Kini pemerintah menggunakan konsorsium asuransi untuk melindungi TKI. Permasalahannya, perlindungan dengan prinsip asuransi menggunakan prinsip pembayaran klaim per kepala.

Perusahaan asuransi hanya akan membayar klaim atas orang yang tertanggung, tidak bisa substitusi dimana yang lemah membantu yang kuat, yang sehat membantu yang sakit dan yang muda membantu yang tua.

Bantuan hukum seperti apa yang bisa diberikan perusahaan asuransi pada TKI jika mereka tidak memiliki atau merekrut pengacara di negara tujuan penempatan.

Yang lebih prinsip lagi, apa yang bisa dilakukan perusahaan asuransi dan konsorsiumnya jika mereka tidak memliki izin beroperasi di negara tujuan penempatan.

Bagaimana kerjasama kosorsium asuransi dengan Kementerian Luar Negeri Indonesia. Apakah Kemenlu tau bahwa perusahaan jasa TKI menyisihkan Rp400 ribu untuk setiap TKI yang ditempatkan.

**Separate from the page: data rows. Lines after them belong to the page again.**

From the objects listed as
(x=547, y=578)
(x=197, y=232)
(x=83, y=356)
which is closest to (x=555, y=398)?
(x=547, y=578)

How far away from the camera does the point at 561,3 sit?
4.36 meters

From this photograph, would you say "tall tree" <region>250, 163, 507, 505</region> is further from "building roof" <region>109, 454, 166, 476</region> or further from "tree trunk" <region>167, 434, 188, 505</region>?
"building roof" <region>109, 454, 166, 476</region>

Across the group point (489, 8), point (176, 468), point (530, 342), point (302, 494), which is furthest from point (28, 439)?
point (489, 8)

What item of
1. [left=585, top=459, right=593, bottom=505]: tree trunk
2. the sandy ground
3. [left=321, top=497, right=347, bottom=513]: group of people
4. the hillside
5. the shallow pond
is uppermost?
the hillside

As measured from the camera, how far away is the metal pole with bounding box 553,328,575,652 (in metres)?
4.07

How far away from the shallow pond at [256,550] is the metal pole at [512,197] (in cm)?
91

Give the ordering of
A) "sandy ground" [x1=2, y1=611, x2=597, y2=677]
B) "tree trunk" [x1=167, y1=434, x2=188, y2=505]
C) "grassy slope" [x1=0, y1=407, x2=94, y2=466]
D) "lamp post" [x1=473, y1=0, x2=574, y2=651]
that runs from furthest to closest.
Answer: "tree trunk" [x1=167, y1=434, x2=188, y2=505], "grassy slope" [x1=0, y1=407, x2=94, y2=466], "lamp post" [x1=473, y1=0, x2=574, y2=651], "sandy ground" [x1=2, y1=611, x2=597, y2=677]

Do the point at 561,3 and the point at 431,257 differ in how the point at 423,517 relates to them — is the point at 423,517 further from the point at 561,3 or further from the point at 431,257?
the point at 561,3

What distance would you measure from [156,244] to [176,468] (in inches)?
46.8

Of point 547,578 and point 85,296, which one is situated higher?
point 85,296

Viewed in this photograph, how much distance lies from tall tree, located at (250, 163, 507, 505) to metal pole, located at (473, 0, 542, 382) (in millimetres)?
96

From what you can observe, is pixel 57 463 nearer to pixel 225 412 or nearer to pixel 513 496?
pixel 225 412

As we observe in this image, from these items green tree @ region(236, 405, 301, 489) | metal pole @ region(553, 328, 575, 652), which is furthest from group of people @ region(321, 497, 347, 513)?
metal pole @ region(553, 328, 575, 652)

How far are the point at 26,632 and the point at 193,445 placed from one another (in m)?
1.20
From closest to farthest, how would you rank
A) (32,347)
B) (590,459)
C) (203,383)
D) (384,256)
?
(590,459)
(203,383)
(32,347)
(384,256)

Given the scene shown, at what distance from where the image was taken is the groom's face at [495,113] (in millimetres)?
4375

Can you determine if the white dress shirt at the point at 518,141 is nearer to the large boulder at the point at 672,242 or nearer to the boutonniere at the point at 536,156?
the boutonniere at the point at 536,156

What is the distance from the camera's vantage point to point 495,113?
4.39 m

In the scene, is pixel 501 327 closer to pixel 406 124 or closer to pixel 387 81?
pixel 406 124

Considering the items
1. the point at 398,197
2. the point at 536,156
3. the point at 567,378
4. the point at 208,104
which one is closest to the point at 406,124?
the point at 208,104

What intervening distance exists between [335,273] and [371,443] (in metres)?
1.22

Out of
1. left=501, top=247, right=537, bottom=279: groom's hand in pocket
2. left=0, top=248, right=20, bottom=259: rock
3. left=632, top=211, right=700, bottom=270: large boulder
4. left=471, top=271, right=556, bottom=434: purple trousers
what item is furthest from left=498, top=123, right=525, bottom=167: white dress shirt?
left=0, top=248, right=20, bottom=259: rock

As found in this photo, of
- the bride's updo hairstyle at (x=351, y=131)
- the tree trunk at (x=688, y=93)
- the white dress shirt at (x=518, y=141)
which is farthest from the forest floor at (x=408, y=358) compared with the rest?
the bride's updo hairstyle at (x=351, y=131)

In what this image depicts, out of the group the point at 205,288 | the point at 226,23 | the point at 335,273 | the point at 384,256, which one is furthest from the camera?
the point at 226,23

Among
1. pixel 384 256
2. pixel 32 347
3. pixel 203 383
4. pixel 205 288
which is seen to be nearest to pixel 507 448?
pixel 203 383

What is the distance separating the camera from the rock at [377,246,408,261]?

Apakah kemenlu tahu bahwa Rp400 ribu itu terbagi atas Rp50.000 untuk perlindungan sebelum penempatan dan Rp50.000 purnapenempatan. Apakah Kemenlu tahu ke mana Rp300.000 sisanya, siapa yang mengelola dan untuk apa?

Pertanyaan mendasar lainnya, apakah Kemenlu RI membutuhkan konsorsium perusahaan asuransi perlindungan TKI untuk melaksanakan tugasnya sebagai pihak yang bertanggung jawab atas kepentingan badan hukum dan warga negera Indonesia di luar negeri?

Perkembangan terakhir dari perundingan pejabat tinggi RI dengan Kementerian Tenaga Kerja Kerajaan Saudi adalah majikan akan diwajibkan untuk mengiktusertakan TKI informal dalam program asuransi?

Belum sempat itu dilaksanakan Ruyati keburu dipancung di negeri bergurun itu.

Jika ditanya kepada kalangan PJTKI, apakah mereka tidak was-was dengan nasib TKI yang mereka tempatkan. Nurani mereka mengatakan sangat khawatir dan was-was.

Mereka menyadari dan sangat paham kemampuan aparat KBRI dan KJRI di luar sangat terbatas, sementara jumlah WNI yang bekerja, bersekolah, berbisnis dan aktivitas lainnya di Saudi sangat besar. Nomer dua terbesar setelah Malaysia.

PJTKI inginkan perlindungan yang komprehensif, menyeluruh, tidak sekadar perlindungan hukum, tetapi juga peduli pada perlakuan baik majikan, pembelaan jika dilecehkan karena tidak semua kasus berujung ke pengadilan. Mereka ingin martabat TKI dijaga.

Argumentasinya sederhana. Ibarat barang, TKI informal fragile, mudah pecah, mudah bermasalah. Untuk itu diperlukan perlindungan yang menyeluruh. Jika tidak, lebih baik Indonesia bersikap seperti Bangladesh yang melarang perempuan bekerja di luar negeri di sektor informal (rumah tangga).